Ce serait, pourtant une erreur de vouloir n'attribuer qu'à l'altitude, au facteur climatique, à la nature du sol, en un mot à " l'ambiance " les différences que l'on constate dans la qualité du liège. Les facteurs propres à chaque sujet, ses aptitudes individuelles, interviennent pour le moins autant. Certains arbres donnent un liège excellent, tandis que des arbres voisins situés cependant dans des conditions comparables, ne fournissent parfois qu'un produit médiocre. Il en est du liège comme d'un fruit, d'où l'idée de favoriser les meilleurs producteurs par l'élimination des producteurs médiocres qui les concurrencent, de pratiquer, en somme, une sélection en vue d'améliorer la qualité de nos lièges.

VUES D'AVENIR.

C'est à cette tâche que se consacre la Station de Recherches Forestières qui, depuis une dizaine d'années, a organisé des places d'expérience en vue de déterminer les méthodes de traitements qui concilieront l'amélioration de la qualité avec l'accroissement de la production, à l'hectare, de nos forêts.
On doit d'autant plus s'attacher à augmenter le rendement à l'hectare des forêts de chênes-liège d'Algérie - qui, au surplus, est encore loin d'atteindre celui obtenu au Portugal et en Espagne - que la superficie totale des forêts en production va aller en décroissant dans les années qui vont venir. 11 devient absolument nécessaire, en effet, de songer à la régénération des peuplements de chênes- lièges qui ayant déjà donné 6 à 7 récoltes, vont bientôt arriver au terme d'une exploitation commerciale normale.

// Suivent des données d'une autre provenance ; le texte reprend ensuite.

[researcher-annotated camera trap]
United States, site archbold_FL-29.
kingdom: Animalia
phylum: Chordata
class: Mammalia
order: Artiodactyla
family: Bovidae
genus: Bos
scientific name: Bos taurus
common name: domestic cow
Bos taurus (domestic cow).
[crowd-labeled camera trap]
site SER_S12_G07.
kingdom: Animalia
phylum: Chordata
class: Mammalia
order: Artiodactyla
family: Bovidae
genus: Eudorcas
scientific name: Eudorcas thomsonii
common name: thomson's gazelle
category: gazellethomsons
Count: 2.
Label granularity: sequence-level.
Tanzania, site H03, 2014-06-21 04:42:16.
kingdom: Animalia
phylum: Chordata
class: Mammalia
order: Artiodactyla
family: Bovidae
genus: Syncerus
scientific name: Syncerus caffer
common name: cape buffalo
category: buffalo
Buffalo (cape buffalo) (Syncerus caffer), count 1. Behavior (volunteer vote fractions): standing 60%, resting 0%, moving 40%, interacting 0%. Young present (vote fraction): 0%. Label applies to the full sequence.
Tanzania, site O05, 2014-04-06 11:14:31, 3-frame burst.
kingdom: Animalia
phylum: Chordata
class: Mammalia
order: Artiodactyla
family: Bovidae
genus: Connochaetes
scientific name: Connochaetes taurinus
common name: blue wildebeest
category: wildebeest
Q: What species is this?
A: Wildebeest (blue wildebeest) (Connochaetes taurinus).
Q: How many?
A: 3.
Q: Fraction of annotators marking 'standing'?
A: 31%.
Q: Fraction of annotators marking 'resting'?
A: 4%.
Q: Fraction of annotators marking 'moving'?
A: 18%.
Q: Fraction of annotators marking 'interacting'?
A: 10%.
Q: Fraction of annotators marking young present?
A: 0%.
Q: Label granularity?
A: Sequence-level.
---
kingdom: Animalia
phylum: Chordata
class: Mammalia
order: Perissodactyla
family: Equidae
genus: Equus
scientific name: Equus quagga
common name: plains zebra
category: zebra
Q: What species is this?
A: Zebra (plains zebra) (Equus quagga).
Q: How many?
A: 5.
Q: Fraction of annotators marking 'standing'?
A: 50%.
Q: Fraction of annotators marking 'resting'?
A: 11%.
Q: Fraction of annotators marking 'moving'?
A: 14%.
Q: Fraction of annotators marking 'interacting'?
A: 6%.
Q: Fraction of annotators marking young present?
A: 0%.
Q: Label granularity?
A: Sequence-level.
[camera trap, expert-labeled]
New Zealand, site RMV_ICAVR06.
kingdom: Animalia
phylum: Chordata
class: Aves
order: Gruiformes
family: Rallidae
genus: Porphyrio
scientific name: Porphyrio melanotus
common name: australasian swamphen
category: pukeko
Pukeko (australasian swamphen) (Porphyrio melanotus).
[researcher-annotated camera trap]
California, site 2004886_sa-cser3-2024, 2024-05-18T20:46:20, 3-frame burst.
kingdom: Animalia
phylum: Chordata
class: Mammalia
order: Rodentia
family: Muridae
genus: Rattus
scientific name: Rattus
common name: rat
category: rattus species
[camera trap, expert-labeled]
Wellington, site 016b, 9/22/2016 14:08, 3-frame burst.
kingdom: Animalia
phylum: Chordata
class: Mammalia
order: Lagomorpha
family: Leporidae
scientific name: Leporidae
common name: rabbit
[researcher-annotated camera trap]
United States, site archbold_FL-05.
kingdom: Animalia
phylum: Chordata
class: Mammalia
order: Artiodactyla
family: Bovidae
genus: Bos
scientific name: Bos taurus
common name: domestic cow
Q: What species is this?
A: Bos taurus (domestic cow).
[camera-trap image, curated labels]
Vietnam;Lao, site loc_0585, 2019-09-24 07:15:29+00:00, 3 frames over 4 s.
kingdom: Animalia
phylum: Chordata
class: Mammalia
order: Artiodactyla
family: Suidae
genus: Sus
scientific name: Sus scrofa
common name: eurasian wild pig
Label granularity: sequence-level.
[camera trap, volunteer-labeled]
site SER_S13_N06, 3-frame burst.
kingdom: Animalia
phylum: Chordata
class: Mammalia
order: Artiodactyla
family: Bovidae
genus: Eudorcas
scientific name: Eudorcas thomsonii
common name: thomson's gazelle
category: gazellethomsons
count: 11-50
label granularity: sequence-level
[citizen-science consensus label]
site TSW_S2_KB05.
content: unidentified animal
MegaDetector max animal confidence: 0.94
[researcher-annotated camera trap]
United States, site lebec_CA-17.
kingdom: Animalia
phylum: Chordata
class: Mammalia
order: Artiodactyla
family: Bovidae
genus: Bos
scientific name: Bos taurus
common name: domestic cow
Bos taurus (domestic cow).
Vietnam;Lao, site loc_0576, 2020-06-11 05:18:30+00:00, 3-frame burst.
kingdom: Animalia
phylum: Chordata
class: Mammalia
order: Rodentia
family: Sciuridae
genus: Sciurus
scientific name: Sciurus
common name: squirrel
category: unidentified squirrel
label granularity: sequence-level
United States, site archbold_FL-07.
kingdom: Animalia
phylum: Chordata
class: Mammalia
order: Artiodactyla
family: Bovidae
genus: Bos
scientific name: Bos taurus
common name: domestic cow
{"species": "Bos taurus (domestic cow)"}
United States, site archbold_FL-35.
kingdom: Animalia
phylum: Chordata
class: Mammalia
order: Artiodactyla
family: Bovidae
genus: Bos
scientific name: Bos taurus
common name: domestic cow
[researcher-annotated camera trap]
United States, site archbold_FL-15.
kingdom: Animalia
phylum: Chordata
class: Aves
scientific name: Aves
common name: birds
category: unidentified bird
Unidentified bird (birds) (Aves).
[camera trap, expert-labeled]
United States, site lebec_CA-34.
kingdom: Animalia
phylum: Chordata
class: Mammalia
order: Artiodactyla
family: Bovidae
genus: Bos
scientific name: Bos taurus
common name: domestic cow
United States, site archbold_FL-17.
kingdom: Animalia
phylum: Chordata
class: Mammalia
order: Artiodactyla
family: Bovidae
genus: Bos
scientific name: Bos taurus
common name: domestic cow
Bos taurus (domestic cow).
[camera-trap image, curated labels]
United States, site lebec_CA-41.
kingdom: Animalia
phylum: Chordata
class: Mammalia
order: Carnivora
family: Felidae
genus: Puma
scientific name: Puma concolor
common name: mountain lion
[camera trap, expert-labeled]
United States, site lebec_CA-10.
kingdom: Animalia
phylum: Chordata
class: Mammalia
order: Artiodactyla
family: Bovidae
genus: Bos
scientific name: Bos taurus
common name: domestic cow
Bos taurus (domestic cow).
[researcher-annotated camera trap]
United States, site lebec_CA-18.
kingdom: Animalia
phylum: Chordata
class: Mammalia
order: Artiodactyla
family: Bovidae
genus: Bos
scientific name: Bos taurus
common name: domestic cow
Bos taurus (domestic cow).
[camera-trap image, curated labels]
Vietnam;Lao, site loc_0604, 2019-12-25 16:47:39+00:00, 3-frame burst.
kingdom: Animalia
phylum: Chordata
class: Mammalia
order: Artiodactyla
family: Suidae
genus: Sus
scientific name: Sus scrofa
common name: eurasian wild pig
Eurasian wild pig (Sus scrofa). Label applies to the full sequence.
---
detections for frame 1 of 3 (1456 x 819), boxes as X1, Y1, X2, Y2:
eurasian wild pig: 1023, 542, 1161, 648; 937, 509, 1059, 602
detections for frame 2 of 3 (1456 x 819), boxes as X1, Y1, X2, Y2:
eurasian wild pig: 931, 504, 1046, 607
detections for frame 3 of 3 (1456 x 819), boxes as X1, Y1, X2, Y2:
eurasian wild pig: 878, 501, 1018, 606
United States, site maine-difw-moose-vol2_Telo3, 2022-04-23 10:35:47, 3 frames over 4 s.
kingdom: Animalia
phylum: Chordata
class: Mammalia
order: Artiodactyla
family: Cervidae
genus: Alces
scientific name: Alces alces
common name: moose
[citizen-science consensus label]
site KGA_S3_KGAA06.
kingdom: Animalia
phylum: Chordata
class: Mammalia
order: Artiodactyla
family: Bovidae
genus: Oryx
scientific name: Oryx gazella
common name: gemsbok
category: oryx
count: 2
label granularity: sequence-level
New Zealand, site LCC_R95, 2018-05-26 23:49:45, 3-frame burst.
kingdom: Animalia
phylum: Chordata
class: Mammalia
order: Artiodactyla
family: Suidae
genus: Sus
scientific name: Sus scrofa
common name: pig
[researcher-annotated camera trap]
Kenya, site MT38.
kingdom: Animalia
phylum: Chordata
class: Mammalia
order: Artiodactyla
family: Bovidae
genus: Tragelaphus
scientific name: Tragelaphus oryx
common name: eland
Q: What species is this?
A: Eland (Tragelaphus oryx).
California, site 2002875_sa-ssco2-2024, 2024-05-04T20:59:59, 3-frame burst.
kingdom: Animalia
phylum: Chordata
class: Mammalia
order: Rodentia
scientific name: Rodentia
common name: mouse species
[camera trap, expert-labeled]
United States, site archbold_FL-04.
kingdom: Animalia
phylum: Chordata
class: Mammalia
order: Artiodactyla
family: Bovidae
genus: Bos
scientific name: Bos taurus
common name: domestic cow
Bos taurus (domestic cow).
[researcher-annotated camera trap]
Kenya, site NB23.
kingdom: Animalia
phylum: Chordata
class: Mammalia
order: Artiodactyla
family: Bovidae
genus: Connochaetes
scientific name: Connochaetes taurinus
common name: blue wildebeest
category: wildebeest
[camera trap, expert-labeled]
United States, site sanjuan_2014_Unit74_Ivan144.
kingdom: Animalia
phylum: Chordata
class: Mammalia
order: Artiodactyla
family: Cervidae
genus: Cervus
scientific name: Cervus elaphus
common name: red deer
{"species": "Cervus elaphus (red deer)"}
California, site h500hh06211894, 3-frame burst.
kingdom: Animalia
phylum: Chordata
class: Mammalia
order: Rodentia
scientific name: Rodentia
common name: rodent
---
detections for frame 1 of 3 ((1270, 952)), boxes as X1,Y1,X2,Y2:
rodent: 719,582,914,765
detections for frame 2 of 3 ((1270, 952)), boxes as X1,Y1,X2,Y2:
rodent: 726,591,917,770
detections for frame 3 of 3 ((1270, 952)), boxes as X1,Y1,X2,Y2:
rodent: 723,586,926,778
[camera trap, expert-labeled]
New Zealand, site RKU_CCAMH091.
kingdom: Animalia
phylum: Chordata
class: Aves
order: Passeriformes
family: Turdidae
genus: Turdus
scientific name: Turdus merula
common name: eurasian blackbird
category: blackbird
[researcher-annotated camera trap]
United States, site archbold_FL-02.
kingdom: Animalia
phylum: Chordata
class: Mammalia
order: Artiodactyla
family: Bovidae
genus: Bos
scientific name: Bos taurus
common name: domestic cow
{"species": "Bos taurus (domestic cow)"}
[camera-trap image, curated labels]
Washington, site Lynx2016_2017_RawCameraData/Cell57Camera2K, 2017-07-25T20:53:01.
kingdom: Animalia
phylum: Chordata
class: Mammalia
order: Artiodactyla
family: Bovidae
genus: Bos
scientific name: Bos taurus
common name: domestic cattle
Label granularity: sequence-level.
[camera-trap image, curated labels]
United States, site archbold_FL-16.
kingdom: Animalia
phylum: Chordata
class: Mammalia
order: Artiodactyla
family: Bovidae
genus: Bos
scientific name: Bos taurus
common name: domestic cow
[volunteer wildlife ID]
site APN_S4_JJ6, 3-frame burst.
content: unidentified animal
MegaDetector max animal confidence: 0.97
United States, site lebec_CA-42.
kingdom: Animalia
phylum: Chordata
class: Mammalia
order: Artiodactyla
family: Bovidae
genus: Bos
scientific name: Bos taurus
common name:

Cette œuvre de régénération ne sera vraiment complète que si elle s'accompagne d'une adaptation aux forêts de chênes-liège d'Algérie des méthodes de traitement qui ont fait leurs preuves dans les pays où la culture et l'exploitation du chêne-liège est pratiquée depuis des siècles.
Et alors nos forêts de chênes-liège se présenteront sous un tout autre aspect qu'aujourd'hui. Au maquis impénétrable d'où émergent, à l'état plus ou moins dense, des chênes en lutte constante avec des essences plus rustiques, fera place une futaie régulière et propre, à l'abri des incendies, fournissant un liège sain et de belle qualité et d'abondantes glandées servant à la nourriture et à l'engraissement de nombreux troupeaux.

INDUSTRIE DU LIÈGE : BOUCHONNERIE.

D'abord cantonnée dans les opérations de raclage, bouillage et visage des lièges destinés à l'exportation, l'industrie du liège s'est peu à peu étendue à la fabrication des bouchons. Mais c'est seulement à partir de 19201 que cette branche s'est vraiment développée : de 3.000 quintaux, chiffre moyen de la période 1905-1914, l'exportation des bouchons et des articles en liège ouvré est passée à 10.500 quintaux en 1920, 14.500 en 1930, 23.000 en 1935 et a atteint 41.0D0 quintaux en 1938.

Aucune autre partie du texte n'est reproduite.